Siamo nati con questo fardello ma possiamo liberarcene.

La vita spirituale consiste proprio nel vedere noi stessi alla luce di Dio e, in questa prospettiva, chiamare ciò che ci allontana dal Signore con il proprio nome.

Il peccato esiste. Non è un’invenzione dei preti ma è la consapevolezza che l’uomo, creato per essere un capolavoro, spesso gioca male la sua libertà e si allontana dal progetto che Dio ha su di lui, accontentandosi.

Il peccato non è la trasgressione di una legge ma il fallimento di un obiettivo: quello di diventare come Dio ci ha immaginato.

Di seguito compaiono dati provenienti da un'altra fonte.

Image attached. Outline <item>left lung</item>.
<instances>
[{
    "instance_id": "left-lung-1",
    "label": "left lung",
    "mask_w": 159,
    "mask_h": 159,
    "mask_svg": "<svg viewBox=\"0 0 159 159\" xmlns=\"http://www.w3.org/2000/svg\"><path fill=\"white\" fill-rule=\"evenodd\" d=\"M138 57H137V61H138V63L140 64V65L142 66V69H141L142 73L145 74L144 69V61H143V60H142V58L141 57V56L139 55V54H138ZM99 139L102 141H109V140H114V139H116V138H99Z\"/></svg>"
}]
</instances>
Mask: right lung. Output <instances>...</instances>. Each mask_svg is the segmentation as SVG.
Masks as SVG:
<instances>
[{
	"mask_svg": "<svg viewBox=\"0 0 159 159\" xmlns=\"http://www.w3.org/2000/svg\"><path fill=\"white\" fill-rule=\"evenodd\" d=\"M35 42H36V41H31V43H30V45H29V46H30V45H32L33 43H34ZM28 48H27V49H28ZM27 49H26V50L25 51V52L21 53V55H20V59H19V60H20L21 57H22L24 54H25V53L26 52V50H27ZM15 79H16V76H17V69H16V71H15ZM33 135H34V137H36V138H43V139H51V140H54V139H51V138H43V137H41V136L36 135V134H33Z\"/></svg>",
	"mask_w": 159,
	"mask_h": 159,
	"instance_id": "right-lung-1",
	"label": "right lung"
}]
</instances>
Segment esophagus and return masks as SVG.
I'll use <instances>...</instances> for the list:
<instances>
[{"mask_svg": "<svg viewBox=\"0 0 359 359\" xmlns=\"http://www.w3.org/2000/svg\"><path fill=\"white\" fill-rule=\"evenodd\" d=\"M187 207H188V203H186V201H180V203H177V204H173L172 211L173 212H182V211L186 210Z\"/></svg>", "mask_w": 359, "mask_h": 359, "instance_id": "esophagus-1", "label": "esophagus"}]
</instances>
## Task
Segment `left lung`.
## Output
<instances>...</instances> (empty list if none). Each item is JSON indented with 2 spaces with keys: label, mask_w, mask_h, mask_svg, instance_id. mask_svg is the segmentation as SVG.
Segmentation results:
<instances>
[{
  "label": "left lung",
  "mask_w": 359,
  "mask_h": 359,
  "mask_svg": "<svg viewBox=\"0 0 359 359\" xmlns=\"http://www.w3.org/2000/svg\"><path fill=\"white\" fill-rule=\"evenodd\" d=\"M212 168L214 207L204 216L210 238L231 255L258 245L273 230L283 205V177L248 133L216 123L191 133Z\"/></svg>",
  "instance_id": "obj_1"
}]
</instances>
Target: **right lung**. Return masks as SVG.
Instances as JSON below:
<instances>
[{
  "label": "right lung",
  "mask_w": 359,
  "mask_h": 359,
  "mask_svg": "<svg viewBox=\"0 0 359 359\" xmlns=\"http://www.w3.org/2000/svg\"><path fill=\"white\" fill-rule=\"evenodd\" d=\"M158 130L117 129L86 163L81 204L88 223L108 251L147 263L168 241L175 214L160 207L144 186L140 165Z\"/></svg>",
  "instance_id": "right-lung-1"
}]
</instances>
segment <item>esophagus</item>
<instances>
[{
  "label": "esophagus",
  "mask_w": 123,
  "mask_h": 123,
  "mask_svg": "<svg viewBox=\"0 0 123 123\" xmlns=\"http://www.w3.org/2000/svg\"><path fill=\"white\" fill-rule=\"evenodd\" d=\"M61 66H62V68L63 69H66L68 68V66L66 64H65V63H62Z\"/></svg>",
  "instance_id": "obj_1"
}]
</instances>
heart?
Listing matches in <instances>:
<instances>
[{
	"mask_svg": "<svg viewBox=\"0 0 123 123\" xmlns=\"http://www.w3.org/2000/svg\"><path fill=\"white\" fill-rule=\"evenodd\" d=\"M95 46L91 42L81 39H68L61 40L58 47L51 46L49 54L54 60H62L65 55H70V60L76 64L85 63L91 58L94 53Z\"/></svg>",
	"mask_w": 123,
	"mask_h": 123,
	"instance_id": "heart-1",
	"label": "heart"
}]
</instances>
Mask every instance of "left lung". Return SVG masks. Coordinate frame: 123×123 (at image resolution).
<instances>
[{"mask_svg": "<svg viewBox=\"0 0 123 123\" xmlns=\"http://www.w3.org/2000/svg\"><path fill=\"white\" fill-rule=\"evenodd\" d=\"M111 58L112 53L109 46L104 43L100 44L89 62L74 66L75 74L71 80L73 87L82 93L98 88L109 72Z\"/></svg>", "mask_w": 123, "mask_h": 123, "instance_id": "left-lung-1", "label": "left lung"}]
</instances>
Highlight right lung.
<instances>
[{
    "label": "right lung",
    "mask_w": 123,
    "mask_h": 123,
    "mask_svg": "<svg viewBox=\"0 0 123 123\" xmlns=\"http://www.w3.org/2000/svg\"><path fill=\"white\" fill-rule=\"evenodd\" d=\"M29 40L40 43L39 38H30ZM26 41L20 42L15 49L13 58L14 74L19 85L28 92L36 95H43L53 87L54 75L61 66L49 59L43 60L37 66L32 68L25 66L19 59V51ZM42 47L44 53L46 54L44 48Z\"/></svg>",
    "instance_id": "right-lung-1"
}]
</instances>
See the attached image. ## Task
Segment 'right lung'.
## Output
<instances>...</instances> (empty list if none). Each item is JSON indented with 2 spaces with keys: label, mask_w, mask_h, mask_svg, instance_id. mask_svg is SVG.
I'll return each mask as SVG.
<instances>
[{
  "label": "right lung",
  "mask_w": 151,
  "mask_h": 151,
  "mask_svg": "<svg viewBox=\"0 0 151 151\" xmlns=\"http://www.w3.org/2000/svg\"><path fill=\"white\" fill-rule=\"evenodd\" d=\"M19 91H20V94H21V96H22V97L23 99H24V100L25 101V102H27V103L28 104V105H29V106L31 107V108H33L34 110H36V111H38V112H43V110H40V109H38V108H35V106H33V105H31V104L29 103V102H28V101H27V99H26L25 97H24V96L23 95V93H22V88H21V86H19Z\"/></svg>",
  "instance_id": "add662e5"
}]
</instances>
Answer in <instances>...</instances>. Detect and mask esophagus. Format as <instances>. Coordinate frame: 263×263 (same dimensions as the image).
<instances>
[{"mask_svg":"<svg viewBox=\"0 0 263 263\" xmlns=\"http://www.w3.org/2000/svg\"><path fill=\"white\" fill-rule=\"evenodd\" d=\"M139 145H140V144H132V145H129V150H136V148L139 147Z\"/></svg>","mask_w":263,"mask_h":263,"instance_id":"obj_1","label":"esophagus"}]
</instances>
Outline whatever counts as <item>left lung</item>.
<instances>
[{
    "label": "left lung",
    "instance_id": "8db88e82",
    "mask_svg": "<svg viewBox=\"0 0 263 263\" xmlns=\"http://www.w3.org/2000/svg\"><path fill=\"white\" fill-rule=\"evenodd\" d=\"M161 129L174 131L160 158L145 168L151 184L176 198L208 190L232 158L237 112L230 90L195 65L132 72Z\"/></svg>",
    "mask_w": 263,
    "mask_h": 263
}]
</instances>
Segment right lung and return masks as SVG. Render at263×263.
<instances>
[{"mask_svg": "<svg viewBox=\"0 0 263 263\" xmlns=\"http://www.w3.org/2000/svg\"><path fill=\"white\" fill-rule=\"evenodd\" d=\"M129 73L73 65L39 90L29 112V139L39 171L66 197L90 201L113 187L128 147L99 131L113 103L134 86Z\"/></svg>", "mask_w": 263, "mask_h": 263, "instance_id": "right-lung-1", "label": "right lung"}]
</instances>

Le indicazioni che Dio ci ha donato nella Rivelazione e nella legge morale ci permettono di vigilare sul nostro percorso, di capire cosa è bene e cosa è male, di impegnarci con intelligenza a perseguire il bene.

Il peccato quindi è male, PERCHÉ CI FA DEL MALE.

Al tempo di Gesù si pensava, erroneamente, che la malattia fosse la punizione divina per un peccato commesso.

Non è certamente così: ma il peccato può provocare una paralisi dell’anima profonda quanto una paralisi del corpo.

Progressivamente, se non agiamo, perseverando nell’errore ci blocchiamo, disimpariamo ad amare, ci paralizziamo nella fede e nella speranza.

Ne discende che, se non siamo nella Grazia di Dio, non siamo più capaci di perdonare.

La novità delle relazioni cristiane e anche la fatica, sta proprio nel saper perdonare agli altri.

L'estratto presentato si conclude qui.